The default payload plugin retains the core functionalities of the payload generation process as it existed prior to version 0.2, while introducing a range of additional features. This enhancement ensures continuity in the payload generation capabilities, yet expands upon the utility and flexibility of the process to accommodate more sophisticated requirements.

Plugin ID: shelldot.payload.default

Template ID "shelldot.payload.windows-x64"

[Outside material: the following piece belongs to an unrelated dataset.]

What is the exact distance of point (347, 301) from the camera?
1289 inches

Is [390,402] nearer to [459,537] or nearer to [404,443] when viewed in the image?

This template is designed for the generation of payloads compatible with Windows 64 bit systems, emphasizing a critical configuration parameter, "type," which determines the nature of the generated payload. Available options for the "type" parameter include:

  • executable: A straightforward executable file (.exe) that operates without producing visible effects.
  • dLL: A Dynamic Link Library file containing the payload, which is activated upon the loading of the DLL.
  • service: A service-type executable that runs as a background process.
  • shellcode: A sequence of instructions utilized as a payload in the form of shellcode.
  • debug_executable: A debug version of the executable, distinct for its creation of a console window for output visibility.

Configuration values:

  • type: As previously described, this parameter specifies the nature of the payload. The options encompass executable, DLL, service, shellcode, and debug executable types, each tailored to different deployment scenarios and operational objectives.
  • PaddingSize: This parameter determines the number of bytes appended to the end of the payload, a technique employed to artificially inflate the size of the payload. Such padding can be useful for evading detection mechanisms that rely on payload size as an indicator of malicious activity.
  • InitialWait: Specifies the duration, in seconds, that the payload will delay before initiating its primary functionality. This waiting period can be strategically used to avoid immediate detection by security systems that monitor for suspicious activity immediately after payload delivery.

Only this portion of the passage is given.